Work to be completed
Please repeat exactly the lines below from the one containing "Only 3 gorgeous" down to the one containing "Klamath Mountains darlingtonia.", both included, and nothing else.

——————

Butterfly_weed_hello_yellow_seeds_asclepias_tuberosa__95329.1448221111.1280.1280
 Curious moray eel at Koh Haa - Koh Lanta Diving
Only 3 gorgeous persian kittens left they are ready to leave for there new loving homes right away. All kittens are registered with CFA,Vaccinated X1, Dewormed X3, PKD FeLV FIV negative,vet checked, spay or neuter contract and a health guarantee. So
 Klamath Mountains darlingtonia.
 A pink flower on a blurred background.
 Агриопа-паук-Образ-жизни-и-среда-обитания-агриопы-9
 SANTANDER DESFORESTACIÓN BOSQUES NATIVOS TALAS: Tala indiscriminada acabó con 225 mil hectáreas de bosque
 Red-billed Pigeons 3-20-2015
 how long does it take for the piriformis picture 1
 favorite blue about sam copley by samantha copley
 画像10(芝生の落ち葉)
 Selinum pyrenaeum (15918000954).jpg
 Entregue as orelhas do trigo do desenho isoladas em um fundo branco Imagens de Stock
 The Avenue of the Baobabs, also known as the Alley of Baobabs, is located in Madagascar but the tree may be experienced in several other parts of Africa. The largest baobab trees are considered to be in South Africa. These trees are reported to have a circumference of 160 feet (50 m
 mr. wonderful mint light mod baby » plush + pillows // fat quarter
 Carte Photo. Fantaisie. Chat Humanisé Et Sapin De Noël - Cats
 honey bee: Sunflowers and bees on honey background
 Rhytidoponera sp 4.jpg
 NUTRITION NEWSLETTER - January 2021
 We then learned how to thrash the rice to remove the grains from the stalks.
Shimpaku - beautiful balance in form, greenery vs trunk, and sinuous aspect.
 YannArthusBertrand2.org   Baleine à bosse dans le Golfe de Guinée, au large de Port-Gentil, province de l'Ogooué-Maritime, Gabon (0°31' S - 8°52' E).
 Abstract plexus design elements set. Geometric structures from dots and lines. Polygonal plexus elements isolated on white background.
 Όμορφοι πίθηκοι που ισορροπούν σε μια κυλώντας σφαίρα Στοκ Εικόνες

——————

Answer for this exercise
Only 3 gorgeous persian kittens left they are ready to leave for there new loving homes right away. All kittens are registered with CFA,Vaccinated X1, Dewormed X3, PKD FeLV FIV negative,vet checked, spay or neuter contract and a health guarantee. So
 Klamath Mountains darlingtonia.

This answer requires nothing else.